-- Start Record set --

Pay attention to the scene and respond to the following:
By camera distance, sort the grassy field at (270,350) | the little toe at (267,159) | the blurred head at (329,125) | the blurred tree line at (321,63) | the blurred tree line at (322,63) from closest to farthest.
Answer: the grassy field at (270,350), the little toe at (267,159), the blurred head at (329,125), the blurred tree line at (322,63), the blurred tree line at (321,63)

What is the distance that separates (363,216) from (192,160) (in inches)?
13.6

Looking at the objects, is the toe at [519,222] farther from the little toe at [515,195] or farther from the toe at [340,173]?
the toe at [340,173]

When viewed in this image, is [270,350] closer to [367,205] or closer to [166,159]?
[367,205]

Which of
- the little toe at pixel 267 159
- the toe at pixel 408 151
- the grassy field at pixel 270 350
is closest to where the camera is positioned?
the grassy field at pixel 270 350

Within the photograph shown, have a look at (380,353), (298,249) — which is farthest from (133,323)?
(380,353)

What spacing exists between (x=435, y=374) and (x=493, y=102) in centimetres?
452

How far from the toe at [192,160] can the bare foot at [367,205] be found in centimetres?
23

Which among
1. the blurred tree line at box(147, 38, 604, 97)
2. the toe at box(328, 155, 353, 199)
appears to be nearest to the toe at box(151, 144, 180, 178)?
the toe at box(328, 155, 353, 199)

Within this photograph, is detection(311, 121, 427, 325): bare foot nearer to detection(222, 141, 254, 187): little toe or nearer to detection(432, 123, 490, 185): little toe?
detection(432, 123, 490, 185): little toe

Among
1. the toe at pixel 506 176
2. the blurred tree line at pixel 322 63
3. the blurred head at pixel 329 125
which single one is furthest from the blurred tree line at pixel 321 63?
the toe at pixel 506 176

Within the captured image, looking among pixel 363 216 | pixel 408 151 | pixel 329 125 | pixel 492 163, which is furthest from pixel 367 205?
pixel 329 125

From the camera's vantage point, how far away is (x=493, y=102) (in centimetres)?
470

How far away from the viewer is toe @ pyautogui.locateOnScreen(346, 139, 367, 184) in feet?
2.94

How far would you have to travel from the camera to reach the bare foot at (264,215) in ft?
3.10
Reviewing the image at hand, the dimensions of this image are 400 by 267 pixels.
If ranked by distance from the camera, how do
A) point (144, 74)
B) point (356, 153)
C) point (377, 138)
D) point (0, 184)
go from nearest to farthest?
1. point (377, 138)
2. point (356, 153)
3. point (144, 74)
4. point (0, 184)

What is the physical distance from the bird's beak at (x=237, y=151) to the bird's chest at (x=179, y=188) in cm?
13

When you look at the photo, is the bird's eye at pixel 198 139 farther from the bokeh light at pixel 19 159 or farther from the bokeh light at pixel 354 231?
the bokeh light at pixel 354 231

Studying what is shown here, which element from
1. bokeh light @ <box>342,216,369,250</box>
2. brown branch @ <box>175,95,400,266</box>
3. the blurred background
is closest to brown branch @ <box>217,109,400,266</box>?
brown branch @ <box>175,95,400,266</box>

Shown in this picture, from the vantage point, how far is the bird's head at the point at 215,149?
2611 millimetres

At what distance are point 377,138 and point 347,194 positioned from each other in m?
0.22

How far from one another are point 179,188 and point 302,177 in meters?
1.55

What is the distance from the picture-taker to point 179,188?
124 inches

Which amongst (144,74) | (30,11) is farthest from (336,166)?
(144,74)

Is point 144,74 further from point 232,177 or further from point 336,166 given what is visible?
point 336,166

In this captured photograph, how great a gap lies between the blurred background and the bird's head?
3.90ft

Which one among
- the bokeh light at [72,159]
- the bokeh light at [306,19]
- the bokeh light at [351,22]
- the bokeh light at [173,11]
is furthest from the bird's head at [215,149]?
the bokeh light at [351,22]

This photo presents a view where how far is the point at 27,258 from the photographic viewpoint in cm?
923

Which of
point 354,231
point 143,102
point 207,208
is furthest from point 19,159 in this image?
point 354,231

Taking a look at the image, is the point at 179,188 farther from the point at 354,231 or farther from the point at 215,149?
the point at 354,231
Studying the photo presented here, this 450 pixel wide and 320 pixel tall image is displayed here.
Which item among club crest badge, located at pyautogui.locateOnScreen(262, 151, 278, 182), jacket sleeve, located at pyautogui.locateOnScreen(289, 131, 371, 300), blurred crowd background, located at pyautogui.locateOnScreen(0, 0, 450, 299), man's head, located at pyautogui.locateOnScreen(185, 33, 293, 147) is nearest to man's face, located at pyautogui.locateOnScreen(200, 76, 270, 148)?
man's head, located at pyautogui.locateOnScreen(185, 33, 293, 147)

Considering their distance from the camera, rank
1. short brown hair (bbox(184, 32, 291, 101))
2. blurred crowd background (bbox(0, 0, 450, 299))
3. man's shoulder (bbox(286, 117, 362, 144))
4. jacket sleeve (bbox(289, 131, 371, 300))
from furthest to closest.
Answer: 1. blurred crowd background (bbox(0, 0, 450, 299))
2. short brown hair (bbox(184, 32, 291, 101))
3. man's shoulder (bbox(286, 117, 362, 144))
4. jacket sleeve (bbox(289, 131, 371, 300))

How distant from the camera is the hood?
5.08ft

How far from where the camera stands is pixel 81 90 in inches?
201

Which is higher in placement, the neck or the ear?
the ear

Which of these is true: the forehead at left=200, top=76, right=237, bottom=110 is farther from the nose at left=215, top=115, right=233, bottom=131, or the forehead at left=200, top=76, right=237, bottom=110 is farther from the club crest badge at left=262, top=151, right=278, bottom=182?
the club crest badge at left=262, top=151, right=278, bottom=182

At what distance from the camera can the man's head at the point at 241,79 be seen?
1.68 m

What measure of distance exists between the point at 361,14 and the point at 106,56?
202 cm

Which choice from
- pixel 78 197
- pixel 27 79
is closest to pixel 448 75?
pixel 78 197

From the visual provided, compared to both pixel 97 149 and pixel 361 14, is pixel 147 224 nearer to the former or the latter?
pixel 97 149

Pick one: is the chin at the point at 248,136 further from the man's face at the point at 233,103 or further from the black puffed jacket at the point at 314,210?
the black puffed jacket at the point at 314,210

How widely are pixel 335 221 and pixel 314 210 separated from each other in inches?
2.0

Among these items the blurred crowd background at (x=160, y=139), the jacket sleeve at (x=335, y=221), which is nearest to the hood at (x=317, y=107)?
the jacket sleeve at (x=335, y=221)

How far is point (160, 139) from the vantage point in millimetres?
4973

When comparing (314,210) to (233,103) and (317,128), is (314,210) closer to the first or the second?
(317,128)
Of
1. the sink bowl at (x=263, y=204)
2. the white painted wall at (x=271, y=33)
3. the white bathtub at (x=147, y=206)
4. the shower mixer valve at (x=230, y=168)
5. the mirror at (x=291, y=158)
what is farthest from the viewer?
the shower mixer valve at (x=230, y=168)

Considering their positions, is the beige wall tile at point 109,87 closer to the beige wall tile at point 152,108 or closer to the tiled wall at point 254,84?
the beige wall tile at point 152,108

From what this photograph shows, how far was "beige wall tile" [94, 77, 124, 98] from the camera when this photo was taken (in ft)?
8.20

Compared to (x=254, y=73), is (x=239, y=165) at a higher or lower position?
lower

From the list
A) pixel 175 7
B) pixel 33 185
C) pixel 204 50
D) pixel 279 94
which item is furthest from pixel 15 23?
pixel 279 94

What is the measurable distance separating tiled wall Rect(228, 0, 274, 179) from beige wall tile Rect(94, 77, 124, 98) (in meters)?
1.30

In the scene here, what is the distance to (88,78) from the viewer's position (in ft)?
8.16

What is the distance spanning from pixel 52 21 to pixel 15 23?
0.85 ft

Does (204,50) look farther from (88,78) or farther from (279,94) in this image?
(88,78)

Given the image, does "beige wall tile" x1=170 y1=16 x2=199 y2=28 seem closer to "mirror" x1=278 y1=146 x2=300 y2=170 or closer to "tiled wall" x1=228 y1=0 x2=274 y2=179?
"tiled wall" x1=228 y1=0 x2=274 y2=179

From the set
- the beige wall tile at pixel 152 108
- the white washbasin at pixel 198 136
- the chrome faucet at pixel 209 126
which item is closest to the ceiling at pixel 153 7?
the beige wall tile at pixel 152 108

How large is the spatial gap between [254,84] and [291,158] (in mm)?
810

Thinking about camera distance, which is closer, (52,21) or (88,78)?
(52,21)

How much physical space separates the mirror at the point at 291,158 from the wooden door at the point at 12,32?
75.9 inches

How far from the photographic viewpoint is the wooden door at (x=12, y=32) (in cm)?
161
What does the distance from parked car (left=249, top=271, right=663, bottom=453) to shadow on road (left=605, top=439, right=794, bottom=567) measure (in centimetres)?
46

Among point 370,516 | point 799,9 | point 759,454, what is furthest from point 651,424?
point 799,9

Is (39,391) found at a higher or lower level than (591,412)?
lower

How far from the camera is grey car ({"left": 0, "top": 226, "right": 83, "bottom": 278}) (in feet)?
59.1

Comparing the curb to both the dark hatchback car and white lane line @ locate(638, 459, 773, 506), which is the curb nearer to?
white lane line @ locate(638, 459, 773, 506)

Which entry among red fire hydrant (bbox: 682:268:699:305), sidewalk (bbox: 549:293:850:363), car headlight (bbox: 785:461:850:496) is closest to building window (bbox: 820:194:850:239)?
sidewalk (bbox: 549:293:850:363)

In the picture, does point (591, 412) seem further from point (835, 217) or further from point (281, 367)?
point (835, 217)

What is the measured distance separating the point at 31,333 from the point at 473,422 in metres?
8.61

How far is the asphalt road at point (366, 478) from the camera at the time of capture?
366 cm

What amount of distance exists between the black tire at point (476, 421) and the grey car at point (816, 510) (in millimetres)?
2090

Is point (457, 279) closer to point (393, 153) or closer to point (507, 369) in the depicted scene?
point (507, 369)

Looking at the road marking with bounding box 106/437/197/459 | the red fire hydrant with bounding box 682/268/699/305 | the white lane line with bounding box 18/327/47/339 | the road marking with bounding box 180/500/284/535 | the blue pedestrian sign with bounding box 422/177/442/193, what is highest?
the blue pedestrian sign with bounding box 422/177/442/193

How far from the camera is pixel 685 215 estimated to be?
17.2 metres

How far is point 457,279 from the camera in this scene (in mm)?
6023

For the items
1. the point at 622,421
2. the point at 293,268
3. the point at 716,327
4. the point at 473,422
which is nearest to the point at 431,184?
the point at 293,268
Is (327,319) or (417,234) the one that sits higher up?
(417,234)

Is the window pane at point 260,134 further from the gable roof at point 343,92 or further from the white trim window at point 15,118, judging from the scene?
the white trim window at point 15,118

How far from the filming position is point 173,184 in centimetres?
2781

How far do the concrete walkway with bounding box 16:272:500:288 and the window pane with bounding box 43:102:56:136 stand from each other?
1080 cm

-- End Record set --

*Instruction:*
From the rows above, copy every line that contains the string "hood".

*Response to this task:*
How distant from the camera is the hood?
Among these items the blurred crowd background at (x=160, y=139), the jacket sleeve at (x=335, y=221), which is nearest to the hood at (x=317, y=107)?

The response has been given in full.